O deputado Hélio Lopes (PL-RJ) declarou que a iniciativa contra o ministro da Justiça tem como base suspeitas envolvendo a atuação de um delegado da Polícia Federal nos Estados Unidos.
Segundo o parlamentar, a atuação do agente brasileiro no exterior levanta questionamentos sobre possíveis desvios nos mecanismos de cooperação internacional.

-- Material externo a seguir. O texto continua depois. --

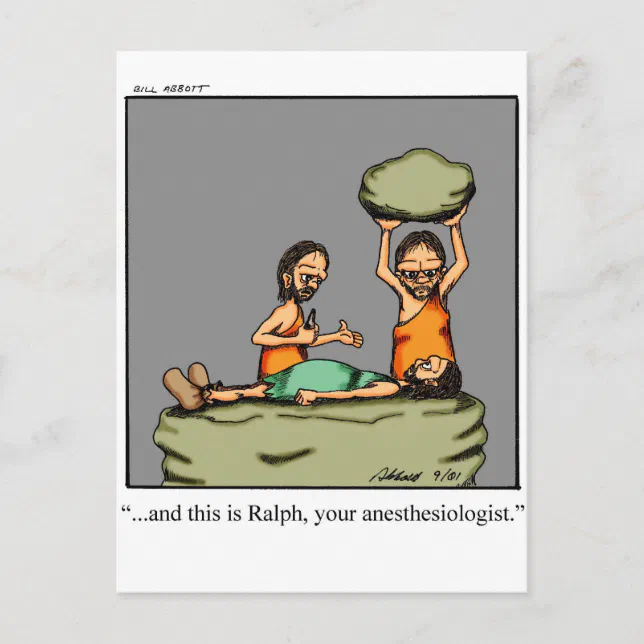 Funny Medical Gift Postcard Zazzle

O caso ganhou repercussão após autoridades norte-americanas solicitarem a retirada do delegado que exercia função de ligação na Flórida.
Ainda nesta quarta-feira (22), o diretor-geral da Polícia Federal, Andrei Rodrigues, afirmou que o Brasil adotou medidas com base no princípio da reciprocidade, incluindo a retirada de credenciais de um agente de imigração dos Estados Unidos que atuava junto à corporação.
No caso do STF, o líder da oposição na Câmara, deputado Cabo Gilberto Silva (PL-PB), indicou que o pedido de impeachment contra Gilmar Mendes está relacionado à inclusão do ex-governador de Minas Gerais, Romeu Zema (Novo), no inquérito das fake news. “A oposição protocola, hoje, o impeachment do ministro Gilmar Mendes, a notícia-crime contra o ministro da Justiça de Lula e um pedido de providências ao senhor Edson Fachin”, declarou.
Zema, que participou do anúncio, também criticou a condução das investigações. “Parece que a régua abaixou demais com esse governo”, disse.